Credit Card Debt Slows Economic Recovery
Revolving balances may be holding people back from moving forward.
Though the economy has begun its slow recovery from the recession observed late in the last decade, one of the things keeping it from equalizing more quickly may be the amount of credit card debt carried by consumers.
The average American household has relied too heavily on credit and debt to achieve stability and reach their goals. While focusing heavily and eliminating everything from car and home loans to credit card debt, consumers have not been able to aid nation’s economic recovery by increasing their spending, according to a report from the Wall Street Journal. All told, the average American household borrowed about 127 percent of their annual incomes just prior to the recession, compared with just 84 percent in the 1990s.
The trouble with this is that paying off that much of an overhang with debt has left consumers with little to spend on new purchases – something that’s going to be required to kick start the economy moving forward. Lack of purchasing activity means less profits for U.S. businesses, which means the recovery may be extremely slow going.

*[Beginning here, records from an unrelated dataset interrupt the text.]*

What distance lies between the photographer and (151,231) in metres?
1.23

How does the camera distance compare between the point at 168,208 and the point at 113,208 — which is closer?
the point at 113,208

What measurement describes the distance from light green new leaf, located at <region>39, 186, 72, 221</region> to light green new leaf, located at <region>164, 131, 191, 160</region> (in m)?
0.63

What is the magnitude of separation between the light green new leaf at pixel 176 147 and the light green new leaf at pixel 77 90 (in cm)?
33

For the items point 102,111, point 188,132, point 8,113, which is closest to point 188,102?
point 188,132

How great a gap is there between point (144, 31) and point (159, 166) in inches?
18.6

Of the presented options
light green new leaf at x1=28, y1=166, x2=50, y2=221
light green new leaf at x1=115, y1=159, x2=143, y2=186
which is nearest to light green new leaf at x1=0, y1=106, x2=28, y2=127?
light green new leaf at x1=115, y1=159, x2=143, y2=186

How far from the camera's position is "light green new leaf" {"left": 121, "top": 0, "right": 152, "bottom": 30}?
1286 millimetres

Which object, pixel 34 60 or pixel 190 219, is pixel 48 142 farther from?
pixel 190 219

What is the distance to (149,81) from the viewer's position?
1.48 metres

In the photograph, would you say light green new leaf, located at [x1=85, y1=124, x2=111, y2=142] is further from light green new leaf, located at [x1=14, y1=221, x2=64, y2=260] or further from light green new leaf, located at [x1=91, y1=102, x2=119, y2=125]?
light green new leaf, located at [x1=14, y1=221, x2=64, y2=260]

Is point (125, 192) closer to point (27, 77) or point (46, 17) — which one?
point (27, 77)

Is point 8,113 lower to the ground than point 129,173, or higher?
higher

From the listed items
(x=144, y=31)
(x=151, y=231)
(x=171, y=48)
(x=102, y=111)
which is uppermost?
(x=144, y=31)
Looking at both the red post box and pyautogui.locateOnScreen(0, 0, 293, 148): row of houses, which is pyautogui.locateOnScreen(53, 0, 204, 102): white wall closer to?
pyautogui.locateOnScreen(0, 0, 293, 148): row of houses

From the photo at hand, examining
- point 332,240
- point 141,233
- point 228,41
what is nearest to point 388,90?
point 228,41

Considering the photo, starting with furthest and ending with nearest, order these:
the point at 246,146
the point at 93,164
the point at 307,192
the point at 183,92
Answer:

How to knock out your debts one by one
In reality, you don’t really knock out debts one by one, but instead you work your way down one by one to find solutions that will allow you to eliminate each type of debt as quickly as possible.
- Credit card debt. This is often the type of debt that causes the most problems because the amount you owe changes based on how much you charge. Luckily, it’s also usually the easiest to solve, too. You can use do-it-yourself debt consolidation solutions if you have a good credit score or enroll in a debt management program through a credit counseling agency if your credit score isn’t strong enough to solve your issues on your own.
- Student loan debt. Federal student loans can also be consolidated using one of five federally approved programs. You can choose a program that lowers your payments so you can get relief today or make a plan that pays off your debt faster so you can finally get it off your plate.
- Auto loan debt. If your auto loan is taking too long to pay off, consider refinancing to reduce the interest rate so you can pay off the principal faster. This may also be a good candidate for debt restructuring, since a bi-weekly payment schedule will help you eliminate the debt faster.
- Mortgage debt. If you haven’t done so already, you should speak with a HUD-certified housing counselor to see if you’re eligible for refinancing or mortgage modification under programs like HARP or HAMP. Particularly if you have an adjustable rate mortgage, you may benefit from adjusting your loan to make it easier to manage.